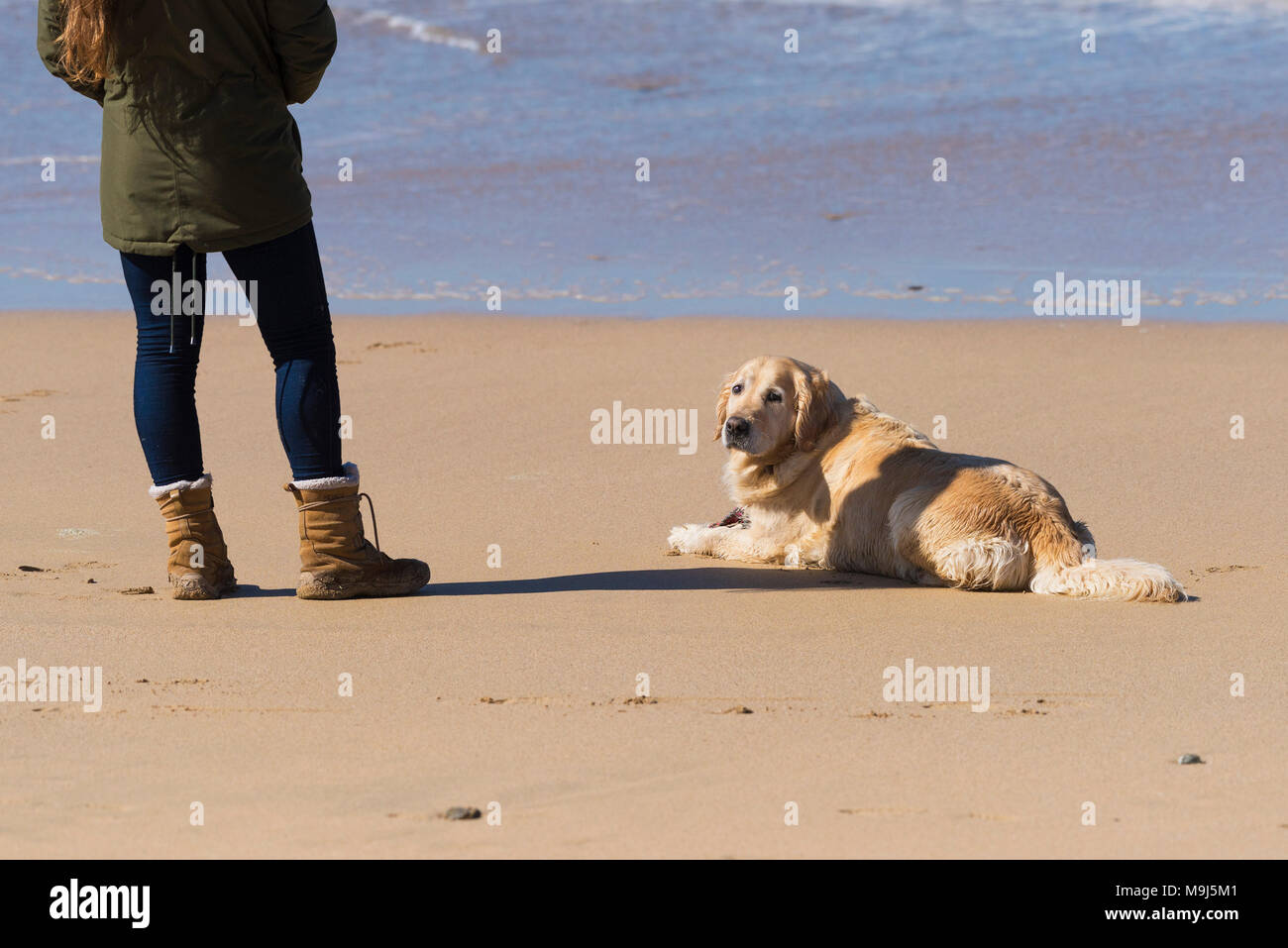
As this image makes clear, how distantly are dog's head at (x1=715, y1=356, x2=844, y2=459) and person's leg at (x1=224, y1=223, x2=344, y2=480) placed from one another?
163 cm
* * *
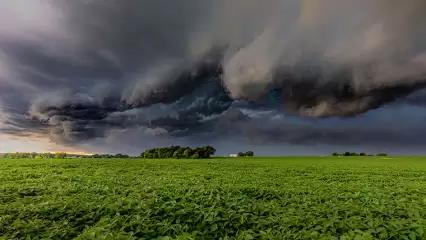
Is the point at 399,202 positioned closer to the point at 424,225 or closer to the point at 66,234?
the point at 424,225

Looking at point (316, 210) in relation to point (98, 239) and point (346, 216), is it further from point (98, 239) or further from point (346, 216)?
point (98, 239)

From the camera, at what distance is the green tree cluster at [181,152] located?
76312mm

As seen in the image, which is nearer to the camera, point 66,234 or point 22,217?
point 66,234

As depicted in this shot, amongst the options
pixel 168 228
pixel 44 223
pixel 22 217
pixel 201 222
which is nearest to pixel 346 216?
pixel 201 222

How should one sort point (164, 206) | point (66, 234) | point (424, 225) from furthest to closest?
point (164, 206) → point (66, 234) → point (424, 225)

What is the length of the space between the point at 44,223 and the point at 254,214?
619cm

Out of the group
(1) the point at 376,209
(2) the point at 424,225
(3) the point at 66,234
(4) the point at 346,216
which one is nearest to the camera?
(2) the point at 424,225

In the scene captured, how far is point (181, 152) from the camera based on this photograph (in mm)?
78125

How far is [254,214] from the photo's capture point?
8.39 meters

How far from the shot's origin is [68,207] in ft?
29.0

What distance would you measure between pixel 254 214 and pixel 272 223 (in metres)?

[What needs to be done]
Format the lines from the one containing "How should one" through the one containing "What distance would", inclusive, as a numbered list with blank lines omitted.

[Written answer]
1. How should one sort point (164, 206) | point (66, 234) | point (424, 225) from furthest to closest?
2. point (164, 206) → point (66, 234) → point (424, 225)
3. What is the length of the space between the point at 44,223 and the point at 254,214?
4. 619cm
5. Out of the group
6. (1) the point at 376,209
7. (2) the point at 424,225
8. (3) the point at 66,234
9. (4) the point at 346,216
10. which one is nearest to the camera?
11. (2) the point at 424,225
12. In the scene captured, how far is point (181, 152) from the camera based on this photograph (in mm)?
13. 78125
14. How far is [254,214] from the photo's capture point?
15. 8.39 meters
16. How far from the shot's origin is [68,207] in ft?
17. 29.0
18. What distance would you measure between pixel 254 214 and pixel 272 223 (in metres)?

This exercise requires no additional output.